• [PROVIDED INFORMATION]
↓
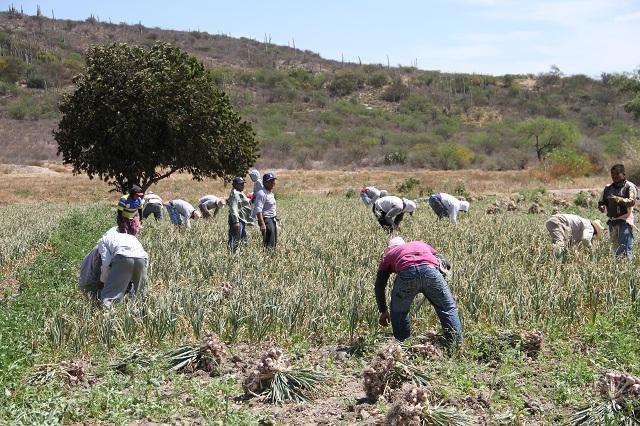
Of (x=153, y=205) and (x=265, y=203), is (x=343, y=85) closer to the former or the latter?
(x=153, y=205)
↑
↓
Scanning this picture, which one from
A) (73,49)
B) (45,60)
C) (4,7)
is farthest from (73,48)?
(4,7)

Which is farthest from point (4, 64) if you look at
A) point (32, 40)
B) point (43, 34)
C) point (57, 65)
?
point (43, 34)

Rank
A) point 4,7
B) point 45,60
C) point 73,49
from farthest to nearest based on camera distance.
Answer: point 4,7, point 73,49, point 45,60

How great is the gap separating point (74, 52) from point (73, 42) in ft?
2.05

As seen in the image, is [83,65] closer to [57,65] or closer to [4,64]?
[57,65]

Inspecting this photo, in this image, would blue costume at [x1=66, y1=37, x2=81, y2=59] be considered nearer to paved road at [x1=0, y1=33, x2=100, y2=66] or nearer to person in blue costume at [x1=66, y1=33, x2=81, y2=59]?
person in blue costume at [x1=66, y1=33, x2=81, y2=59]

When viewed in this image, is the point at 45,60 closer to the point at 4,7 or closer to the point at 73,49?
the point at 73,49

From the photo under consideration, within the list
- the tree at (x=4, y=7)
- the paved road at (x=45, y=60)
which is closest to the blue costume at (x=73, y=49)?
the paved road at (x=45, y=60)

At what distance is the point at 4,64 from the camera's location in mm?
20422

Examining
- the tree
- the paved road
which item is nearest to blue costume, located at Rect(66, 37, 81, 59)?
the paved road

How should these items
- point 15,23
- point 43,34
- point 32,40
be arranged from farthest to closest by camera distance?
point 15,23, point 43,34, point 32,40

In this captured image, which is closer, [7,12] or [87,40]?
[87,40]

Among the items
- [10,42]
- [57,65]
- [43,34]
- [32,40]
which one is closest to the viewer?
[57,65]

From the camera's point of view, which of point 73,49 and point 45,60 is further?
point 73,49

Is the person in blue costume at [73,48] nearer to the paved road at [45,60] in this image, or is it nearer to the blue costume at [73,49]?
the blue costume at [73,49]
↑
• [GIVEN TASK]
Copy out each line above that contains the word "farthest".

• [RESULT BELOW]
is farthest from (73,48)?
Which is farthest from point (4, 64) if you look at
from farthest to nearest based on camera distance.
be arranged from farthest to closest by camera distance?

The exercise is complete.